Thanks Larry!!! May God Bless you on your mission to train good citizens to defend themselves and their loved ones from attack!
<paste comments and insight from Ty>
In addition to being a part (not just an observer) of the development of the modern pistol technique, the fact that Larry has been in shootouts (he’s taken the big shot successfully), investigated so many shootouts and taught shooting skills to so many (with demonstrable positive results) makes him really rare. Any bravado he has is based on real experience – not just in the military but on American streets. That is special and if not absolutely unique then very, very close to it. It makes him a “source of truth” on what works.
Other schools can’t use the same techniques and don’t get the same results because they don’t have the same quality of instructors. Maybe they could if Larry was running the school but he’s not. Stacy would easily be one of the top – if not the top – instructor at Front Sight or any other school open to civilians. It’s a much different instructional mindset than I’ve experienced in the firearms sphere.

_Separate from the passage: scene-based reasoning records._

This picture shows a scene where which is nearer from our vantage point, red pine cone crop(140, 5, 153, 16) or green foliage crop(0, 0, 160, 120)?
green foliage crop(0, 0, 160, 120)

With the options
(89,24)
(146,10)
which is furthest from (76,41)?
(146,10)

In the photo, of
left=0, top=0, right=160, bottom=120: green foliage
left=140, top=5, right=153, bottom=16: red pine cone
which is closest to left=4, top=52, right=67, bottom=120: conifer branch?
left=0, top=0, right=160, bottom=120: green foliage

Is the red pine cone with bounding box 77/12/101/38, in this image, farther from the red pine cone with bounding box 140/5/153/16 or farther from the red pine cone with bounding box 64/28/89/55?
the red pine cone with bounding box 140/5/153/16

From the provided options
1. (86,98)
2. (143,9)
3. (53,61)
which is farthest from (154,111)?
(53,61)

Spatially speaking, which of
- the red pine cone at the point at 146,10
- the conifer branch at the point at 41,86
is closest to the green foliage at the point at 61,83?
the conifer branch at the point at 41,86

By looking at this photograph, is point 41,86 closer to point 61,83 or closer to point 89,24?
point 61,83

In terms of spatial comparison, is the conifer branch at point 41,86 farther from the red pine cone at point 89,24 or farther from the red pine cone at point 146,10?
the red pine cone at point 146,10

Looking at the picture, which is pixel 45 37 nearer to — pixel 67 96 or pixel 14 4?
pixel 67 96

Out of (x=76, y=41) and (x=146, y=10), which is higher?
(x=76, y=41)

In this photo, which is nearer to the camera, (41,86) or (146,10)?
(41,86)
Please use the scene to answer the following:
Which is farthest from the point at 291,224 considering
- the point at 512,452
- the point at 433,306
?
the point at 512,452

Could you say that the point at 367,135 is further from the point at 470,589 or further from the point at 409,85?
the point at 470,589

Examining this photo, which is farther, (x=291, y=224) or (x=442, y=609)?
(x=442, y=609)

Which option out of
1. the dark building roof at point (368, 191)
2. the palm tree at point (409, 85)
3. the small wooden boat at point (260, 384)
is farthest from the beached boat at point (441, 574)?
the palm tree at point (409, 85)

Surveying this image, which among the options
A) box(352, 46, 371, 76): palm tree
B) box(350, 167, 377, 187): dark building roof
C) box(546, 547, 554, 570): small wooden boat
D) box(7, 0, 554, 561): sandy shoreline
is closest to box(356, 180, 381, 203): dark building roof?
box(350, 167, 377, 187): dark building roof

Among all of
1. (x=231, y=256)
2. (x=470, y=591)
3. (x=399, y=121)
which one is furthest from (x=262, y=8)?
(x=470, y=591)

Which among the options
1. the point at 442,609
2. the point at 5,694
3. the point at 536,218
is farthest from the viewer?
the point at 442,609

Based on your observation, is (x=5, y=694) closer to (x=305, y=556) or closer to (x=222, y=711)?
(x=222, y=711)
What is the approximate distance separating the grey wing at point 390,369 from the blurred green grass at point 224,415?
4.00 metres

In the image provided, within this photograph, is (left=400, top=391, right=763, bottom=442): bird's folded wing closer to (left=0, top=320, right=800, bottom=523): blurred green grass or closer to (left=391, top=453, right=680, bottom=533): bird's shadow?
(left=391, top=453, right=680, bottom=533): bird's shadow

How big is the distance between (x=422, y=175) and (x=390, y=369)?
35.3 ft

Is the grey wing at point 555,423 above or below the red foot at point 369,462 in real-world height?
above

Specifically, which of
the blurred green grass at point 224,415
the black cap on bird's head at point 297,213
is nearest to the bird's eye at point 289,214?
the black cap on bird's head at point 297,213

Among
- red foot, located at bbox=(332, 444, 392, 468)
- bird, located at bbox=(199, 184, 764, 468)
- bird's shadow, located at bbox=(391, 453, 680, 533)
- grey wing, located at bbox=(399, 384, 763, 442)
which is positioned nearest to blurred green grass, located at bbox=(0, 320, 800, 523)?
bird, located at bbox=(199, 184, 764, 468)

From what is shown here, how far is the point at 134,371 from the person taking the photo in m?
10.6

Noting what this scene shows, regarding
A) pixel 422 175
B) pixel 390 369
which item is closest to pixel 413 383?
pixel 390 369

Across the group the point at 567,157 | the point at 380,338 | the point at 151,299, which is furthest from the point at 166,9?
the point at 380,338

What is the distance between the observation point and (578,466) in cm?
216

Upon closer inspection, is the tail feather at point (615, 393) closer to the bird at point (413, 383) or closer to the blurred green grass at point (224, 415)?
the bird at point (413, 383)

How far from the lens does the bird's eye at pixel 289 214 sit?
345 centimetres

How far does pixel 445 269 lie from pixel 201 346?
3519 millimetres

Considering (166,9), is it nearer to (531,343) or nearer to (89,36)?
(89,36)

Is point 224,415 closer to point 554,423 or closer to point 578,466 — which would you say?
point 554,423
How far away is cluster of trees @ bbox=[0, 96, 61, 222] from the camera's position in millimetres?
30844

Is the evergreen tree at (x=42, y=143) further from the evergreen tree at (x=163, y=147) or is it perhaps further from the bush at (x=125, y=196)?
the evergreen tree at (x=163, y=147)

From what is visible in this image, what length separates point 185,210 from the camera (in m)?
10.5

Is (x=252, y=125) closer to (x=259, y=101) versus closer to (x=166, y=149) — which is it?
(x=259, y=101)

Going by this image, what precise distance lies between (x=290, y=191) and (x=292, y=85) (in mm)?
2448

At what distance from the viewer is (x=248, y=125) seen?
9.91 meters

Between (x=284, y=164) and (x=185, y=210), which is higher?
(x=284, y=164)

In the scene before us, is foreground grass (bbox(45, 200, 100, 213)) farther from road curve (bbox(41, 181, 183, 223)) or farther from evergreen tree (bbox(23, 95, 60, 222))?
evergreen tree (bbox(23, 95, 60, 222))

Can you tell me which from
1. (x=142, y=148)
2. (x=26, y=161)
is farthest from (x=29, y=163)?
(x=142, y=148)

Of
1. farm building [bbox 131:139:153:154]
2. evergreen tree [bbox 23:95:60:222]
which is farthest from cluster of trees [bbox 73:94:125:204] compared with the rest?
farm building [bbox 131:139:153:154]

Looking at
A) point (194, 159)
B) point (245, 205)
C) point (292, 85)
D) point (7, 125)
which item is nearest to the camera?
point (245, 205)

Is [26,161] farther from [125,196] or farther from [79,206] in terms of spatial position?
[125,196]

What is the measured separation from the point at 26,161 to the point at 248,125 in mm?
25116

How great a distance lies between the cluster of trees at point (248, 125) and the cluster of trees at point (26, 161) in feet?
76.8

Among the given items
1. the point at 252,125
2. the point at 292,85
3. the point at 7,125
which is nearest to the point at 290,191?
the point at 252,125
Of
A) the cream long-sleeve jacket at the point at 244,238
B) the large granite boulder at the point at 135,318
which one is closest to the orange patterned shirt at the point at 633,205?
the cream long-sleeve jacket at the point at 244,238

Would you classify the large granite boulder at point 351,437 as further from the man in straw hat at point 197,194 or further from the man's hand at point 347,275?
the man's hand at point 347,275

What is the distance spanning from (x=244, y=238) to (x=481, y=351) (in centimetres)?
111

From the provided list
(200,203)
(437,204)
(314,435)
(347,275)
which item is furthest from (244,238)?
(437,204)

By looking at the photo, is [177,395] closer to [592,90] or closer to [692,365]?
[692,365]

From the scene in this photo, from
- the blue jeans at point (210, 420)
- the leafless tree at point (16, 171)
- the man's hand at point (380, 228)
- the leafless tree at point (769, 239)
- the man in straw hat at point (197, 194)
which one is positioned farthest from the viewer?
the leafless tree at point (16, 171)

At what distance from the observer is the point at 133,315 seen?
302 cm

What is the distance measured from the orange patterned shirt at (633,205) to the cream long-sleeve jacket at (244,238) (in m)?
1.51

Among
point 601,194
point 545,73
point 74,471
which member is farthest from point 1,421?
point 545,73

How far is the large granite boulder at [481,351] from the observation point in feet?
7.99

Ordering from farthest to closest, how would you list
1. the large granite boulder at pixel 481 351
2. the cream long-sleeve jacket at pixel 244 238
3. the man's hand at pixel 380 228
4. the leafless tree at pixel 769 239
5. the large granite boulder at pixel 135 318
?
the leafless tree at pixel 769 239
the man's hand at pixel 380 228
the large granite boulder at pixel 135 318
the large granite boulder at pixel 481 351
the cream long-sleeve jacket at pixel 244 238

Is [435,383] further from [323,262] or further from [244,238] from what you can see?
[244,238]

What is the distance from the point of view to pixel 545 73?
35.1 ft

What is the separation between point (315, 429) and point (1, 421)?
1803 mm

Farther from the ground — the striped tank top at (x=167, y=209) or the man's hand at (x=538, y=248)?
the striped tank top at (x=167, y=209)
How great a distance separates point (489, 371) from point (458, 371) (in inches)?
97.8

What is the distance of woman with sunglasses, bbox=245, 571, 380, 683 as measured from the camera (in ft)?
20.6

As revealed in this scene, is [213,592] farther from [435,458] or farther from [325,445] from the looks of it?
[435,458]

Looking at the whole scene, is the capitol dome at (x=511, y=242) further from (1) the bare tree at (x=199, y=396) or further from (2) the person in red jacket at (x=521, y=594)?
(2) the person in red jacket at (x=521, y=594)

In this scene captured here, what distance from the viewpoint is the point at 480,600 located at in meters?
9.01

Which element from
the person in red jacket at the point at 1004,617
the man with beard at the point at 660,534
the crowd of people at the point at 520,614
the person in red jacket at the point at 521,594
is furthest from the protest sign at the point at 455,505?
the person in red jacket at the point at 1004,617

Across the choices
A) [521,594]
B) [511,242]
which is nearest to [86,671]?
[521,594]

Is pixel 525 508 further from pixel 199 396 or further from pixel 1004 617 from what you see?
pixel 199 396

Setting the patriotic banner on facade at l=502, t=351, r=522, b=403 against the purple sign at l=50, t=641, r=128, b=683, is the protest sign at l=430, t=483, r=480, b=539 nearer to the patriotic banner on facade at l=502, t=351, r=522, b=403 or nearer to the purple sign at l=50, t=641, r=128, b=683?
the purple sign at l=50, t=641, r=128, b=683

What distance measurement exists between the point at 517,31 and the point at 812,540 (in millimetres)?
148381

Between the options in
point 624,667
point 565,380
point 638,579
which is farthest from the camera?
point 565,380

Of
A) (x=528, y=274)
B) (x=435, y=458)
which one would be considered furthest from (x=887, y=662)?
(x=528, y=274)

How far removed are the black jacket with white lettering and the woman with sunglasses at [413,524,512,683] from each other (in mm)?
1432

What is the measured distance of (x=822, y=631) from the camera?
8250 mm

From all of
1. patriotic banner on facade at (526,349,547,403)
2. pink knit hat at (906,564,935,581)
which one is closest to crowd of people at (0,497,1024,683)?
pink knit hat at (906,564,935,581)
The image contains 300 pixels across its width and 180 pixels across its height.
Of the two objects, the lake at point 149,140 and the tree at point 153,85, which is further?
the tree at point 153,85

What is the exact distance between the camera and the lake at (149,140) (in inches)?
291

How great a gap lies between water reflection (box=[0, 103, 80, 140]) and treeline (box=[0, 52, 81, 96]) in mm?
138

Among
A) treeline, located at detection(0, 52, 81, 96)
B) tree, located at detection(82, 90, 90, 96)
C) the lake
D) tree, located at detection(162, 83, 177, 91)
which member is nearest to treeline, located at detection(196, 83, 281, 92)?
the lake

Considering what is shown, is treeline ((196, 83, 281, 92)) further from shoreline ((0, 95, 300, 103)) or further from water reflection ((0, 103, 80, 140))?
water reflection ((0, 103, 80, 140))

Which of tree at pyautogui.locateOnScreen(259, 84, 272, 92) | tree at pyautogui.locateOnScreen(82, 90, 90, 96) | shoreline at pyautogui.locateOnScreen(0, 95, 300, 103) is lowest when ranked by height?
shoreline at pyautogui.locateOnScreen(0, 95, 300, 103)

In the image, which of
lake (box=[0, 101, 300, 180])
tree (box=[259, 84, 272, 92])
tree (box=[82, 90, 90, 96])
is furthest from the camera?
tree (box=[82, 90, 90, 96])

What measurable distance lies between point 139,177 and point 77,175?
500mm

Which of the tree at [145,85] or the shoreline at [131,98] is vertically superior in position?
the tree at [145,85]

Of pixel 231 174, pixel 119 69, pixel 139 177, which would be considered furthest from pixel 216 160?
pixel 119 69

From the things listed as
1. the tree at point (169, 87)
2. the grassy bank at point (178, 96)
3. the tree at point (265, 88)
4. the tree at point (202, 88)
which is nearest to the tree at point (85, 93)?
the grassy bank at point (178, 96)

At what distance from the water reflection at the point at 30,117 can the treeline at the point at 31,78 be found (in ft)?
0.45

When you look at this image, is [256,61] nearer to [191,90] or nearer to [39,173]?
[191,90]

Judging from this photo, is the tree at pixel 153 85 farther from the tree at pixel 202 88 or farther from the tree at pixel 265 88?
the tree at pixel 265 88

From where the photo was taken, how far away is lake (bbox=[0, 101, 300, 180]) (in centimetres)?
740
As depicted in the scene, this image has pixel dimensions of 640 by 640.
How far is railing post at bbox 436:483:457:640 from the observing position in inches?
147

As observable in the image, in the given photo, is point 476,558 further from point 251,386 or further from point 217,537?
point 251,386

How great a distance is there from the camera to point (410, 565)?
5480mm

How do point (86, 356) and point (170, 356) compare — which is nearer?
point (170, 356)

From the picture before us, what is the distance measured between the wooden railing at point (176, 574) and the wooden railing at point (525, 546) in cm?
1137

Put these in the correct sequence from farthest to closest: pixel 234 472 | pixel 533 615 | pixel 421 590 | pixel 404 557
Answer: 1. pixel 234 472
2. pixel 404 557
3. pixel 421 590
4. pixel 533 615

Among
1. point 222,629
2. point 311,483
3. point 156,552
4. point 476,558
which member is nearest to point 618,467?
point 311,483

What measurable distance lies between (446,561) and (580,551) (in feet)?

We examined the targets after every exercise. The ability to actually read the targets (not just guess) and then to diagnose and correct errors was invaluable. Even more so, that emphasis on accuracy (along with Larry’s stories) has given me, I think, a great deal of confidence and a much clearer idea of what will actually be required should my gun ever have to make an appearance some place other than the range.
Finally, and perhaps most importantly, I feel like I have a way – a set of training techniques and philosophies – to escape the plateau I’d reached with Front Sight. I have become a true believer in skip loading and really like the bank account analogy as it relates to dry practiceand and skip loading vs. live fire. It’s good stuff.